§ Excerpt
* BEGIN *

Eduction grammar source files are compiled into ECR files. ECR files are binary files that encode the information in a format that Eduction can load quickly, which improves performance at run time. In general, Micro Focus recommends that you compile your sources into ECR for performance reasons.

Employee Identity Numbers

This tutorial uses a scenario where your business assigns each employee a unique Employee Identity Number (EIN). The company security policy requires you to detect these identity numbers in documents or written into emails. There is no official Micro Focus Eduction grammar for these EINs.

Research

The EINs have the format of one uppercase Latin letter followed by nine digits. The first digit must be 0 or 1, and the last digit is a checksum (see Improve Match Confidence: Checksum Verification).

Specification

The Eduction grammar must:

  • Return matches for the EINs. When a match is returned, we want to be confident that the match is actually an EIN.

  • Return the actual identity number only. However, other text in the vicinity of the number can be used to increase our confidence in the match.

In addition:

  • You might want to write further identity number entities in future, so we define the entity in a general grammar, called identity_number.
  • We call the entity itself employee.
  • The grammar must detect EINs in English text.
  • The detection speed at Eduction run time is the largest performance concern.

Start the Source File

Eduction source files are UTF8-encoded XML documents, where the top-level element is grammars. Create a file called idnumber_ein.xml and start with the following contents:

<?xml version="1.0" encoding="UTF-8"?>
<grammars version="4.0">
</grammars>

The grammars tag has optional attributes of version, case, and debug. The value of the version tag provides version information for the file. Micro Focus recommends that you use a number that starts with 4.

IMPORTANT: A number that starts with 3., or the string VERSION_NOT_SPECIFIED are disallowed by Eduction.

Here we have defined version="4.0", using Eduction grammar convention. The default values of case and debug are acceptable for now. For the full grammar reference, refer to the Eduction User and Programming Guide.

* END *

§ Raw data

* BEGIN *

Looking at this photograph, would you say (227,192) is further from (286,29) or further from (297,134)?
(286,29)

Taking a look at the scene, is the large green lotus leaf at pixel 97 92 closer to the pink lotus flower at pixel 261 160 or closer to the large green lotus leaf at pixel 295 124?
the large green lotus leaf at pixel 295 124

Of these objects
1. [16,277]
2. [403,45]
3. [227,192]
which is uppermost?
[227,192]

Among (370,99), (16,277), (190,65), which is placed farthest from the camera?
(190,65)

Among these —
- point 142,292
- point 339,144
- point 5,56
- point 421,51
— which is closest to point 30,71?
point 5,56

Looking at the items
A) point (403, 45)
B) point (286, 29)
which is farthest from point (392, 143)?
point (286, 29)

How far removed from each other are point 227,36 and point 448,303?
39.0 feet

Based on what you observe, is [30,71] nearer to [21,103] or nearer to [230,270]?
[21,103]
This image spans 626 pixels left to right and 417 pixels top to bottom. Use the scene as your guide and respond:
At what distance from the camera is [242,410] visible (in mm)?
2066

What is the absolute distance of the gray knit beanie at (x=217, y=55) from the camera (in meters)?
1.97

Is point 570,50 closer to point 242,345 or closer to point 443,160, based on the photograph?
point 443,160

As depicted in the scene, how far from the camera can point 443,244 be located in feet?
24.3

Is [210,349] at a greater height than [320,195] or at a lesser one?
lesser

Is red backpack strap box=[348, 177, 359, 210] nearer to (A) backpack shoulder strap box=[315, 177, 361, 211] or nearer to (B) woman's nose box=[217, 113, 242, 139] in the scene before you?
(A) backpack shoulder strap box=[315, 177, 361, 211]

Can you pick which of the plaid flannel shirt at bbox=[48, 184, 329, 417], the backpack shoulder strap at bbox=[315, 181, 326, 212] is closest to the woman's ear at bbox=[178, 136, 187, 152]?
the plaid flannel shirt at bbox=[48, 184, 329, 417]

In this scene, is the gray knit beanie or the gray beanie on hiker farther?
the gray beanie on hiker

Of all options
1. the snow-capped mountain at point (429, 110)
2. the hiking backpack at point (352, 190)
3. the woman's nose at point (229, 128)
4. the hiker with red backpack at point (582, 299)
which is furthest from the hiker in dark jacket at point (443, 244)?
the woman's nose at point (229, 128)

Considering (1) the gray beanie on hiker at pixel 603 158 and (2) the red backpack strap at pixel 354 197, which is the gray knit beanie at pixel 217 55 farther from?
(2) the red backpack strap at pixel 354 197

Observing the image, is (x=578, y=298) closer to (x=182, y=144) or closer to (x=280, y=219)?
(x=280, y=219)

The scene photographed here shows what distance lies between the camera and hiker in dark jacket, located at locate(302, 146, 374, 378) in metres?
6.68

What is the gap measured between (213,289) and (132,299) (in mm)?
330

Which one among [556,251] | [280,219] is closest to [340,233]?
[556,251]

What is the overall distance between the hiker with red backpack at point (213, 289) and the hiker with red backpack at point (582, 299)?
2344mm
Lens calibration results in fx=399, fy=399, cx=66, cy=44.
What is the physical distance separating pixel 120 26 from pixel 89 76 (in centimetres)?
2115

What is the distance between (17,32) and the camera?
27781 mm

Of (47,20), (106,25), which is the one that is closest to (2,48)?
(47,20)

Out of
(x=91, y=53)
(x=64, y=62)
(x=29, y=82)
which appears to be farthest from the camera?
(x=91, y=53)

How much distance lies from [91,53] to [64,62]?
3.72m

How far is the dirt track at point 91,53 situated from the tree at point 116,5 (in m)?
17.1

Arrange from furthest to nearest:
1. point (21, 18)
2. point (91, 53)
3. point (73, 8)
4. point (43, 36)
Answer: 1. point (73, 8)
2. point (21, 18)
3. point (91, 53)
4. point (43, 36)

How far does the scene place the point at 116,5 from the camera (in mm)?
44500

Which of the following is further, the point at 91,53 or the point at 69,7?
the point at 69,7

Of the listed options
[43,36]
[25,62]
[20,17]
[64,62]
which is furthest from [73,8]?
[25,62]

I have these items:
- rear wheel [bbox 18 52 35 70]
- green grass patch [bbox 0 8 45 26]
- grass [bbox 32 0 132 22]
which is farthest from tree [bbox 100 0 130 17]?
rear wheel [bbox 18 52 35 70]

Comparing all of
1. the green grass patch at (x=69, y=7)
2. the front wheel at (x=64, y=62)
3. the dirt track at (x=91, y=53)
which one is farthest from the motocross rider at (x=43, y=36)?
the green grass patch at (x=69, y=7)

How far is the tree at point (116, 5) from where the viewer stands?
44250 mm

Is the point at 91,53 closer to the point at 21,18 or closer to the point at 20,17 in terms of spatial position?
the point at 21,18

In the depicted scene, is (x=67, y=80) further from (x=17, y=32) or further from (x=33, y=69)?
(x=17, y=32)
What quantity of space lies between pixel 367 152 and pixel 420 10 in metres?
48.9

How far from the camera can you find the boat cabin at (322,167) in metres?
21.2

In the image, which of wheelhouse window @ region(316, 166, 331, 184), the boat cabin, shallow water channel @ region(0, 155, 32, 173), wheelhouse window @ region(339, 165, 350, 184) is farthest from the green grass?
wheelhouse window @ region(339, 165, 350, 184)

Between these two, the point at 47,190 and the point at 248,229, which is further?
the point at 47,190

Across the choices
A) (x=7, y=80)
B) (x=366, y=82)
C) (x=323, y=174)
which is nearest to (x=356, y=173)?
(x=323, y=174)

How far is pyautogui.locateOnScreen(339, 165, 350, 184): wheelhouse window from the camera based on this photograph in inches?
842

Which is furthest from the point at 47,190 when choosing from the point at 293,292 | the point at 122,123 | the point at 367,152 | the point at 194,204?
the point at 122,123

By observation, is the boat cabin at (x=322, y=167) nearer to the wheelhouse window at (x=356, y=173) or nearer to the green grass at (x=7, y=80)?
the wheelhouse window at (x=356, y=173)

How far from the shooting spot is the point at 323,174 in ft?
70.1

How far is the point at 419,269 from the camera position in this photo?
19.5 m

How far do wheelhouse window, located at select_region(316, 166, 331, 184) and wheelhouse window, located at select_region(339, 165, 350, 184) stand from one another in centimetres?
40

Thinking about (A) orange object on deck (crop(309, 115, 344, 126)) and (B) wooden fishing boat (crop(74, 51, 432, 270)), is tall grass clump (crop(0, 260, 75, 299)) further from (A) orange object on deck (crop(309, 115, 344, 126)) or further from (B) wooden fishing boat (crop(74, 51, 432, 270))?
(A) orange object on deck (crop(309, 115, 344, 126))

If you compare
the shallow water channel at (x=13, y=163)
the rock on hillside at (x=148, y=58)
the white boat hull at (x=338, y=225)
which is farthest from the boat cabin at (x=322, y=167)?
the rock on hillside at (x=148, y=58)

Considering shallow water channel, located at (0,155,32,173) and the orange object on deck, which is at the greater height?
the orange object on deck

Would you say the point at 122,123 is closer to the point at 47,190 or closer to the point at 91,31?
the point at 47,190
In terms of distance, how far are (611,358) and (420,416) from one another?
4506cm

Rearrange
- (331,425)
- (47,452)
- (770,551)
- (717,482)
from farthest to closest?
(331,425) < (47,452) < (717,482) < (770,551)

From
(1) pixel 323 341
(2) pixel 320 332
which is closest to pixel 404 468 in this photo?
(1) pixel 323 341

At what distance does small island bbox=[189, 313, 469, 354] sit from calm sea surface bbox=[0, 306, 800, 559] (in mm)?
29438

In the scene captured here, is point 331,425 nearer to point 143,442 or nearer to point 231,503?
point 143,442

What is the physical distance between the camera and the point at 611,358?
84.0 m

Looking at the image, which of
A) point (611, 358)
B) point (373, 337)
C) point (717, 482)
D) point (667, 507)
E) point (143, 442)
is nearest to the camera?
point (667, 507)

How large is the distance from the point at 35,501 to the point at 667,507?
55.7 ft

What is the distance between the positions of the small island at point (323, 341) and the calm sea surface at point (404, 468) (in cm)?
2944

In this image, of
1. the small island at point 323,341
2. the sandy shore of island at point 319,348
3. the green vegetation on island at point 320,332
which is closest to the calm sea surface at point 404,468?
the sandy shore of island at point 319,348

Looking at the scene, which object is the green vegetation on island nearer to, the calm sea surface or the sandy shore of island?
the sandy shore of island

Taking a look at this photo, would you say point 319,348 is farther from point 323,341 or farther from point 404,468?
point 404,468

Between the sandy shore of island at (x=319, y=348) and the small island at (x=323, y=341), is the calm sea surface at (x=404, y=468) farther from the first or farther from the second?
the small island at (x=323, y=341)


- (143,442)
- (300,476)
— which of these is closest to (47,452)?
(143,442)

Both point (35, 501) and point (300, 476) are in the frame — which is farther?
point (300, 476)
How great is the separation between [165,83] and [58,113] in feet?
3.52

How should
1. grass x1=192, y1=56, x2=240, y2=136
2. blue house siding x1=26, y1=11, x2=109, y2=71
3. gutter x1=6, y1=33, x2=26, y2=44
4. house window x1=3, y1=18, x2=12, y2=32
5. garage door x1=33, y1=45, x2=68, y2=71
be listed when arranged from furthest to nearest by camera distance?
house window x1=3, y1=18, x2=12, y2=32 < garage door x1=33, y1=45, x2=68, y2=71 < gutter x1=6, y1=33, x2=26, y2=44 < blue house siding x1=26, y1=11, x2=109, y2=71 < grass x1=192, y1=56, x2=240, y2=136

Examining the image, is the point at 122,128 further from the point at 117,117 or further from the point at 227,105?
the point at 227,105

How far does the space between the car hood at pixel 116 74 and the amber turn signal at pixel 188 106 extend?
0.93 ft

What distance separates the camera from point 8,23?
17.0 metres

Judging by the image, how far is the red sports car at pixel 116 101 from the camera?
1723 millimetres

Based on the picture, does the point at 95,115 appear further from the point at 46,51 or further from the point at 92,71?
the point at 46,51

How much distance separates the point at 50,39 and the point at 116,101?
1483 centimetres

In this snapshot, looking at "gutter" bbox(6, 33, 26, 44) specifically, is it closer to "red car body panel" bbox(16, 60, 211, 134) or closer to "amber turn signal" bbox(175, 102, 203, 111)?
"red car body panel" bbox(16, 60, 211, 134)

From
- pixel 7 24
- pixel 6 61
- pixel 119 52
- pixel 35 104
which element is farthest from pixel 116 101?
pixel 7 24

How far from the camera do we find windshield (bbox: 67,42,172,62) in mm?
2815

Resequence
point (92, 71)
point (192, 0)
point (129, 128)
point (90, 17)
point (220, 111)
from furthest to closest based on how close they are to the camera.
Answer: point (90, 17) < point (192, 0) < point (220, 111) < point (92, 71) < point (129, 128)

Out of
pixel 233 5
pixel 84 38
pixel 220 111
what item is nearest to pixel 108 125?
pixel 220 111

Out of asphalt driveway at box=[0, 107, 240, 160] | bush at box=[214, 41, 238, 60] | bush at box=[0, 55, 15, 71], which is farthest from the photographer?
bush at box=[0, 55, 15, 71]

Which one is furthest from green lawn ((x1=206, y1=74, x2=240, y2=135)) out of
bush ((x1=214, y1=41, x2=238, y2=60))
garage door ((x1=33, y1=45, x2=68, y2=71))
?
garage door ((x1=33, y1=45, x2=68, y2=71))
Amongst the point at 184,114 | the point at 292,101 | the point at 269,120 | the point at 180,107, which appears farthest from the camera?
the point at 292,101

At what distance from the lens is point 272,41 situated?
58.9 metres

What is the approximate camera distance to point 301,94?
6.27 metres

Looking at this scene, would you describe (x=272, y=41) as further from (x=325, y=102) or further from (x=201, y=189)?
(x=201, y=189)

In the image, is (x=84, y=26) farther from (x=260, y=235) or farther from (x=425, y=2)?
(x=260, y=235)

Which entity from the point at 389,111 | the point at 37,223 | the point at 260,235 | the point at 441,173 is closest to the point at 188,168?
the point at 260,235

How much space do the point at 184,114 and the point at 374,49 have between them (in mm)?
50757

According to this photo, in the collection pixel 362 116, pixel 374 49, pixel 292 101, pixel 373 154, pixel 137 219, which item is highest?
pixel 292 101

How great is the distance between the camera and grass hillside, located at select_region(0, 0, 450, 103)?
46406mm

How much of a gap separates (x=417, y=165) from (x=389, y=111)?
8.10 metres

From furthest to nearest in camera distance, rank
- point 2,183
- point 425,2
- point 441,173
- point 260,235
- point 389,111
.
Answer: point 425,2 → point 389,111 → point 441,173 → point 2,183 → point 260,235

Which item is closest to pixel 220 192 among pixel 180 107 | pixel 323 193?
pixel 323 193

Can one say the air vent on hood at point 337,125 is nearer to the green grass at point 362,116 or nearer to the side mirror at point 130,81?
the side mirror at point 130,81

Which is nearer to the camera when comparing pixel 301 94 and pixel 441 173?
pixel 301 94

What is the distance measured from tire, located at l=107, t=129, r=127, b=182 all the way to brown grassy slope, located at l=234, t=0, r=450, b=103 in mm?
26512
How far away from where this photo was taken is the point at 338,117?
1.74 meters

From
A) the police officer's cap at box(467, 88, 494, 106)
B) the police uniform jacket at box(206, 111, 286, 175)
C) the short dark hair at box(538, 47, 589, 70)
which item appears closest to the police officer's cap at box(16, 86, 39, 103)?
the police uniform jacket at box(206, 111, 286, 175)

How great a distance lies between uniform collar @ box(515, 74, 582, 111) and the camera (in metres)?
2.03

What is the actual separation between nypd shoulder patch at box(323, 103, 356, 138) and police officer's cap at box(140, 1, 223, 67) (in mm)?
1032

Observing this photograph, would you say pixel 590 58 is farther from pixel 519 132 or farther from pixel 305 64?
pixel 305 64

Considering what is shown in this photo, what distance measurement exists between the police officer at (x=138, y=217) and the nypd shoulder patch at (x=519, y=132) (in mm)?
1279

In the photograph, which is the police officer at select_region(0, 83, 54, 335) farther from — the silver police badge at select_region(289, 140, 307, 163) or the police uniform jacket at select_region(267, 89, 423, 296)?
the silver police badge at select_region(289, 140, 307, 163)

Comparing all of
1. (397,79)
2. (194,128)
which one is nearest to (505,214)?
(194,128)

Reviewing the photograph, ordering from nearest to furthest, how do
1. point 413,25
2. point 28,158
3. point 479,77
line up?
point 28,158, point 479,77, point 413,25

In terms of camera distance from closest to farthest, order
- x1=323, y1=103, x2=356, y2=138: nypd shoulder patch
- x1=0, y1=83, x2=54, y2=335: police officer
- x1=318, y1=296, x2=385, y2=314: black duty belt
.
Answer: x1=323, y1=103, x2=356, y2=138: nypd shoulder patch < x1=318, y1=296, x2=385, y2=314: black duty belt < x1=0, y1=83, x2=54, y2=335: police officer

* END *

§ Actions to take
• a. According to the Eduction tutorial, what format do the Employee Identity Numbers have?
• b. Rewrite the part of the Eduction tutorial starting at "The Eduction grammar" and ending at "grammar, called identity_number.", replacing "vicinity" with "neighborhood".
The entries have nothing to do with what follows.

§ Solutions in order
• a. One uppercase Latin letter followed by nine digits.

• b.
The Eduction grammar must:

  • Return matches for the EINs. When a match is returned, we want to be confident that the match is actually an EIN.

  • Return the actual identity number only. However, other text in the neighborhood of the number can be used to increase our confidence in the match.

In addition:

  • You might want to write further identity number entities in future, so we define the entity in a general grammar, called identity_number.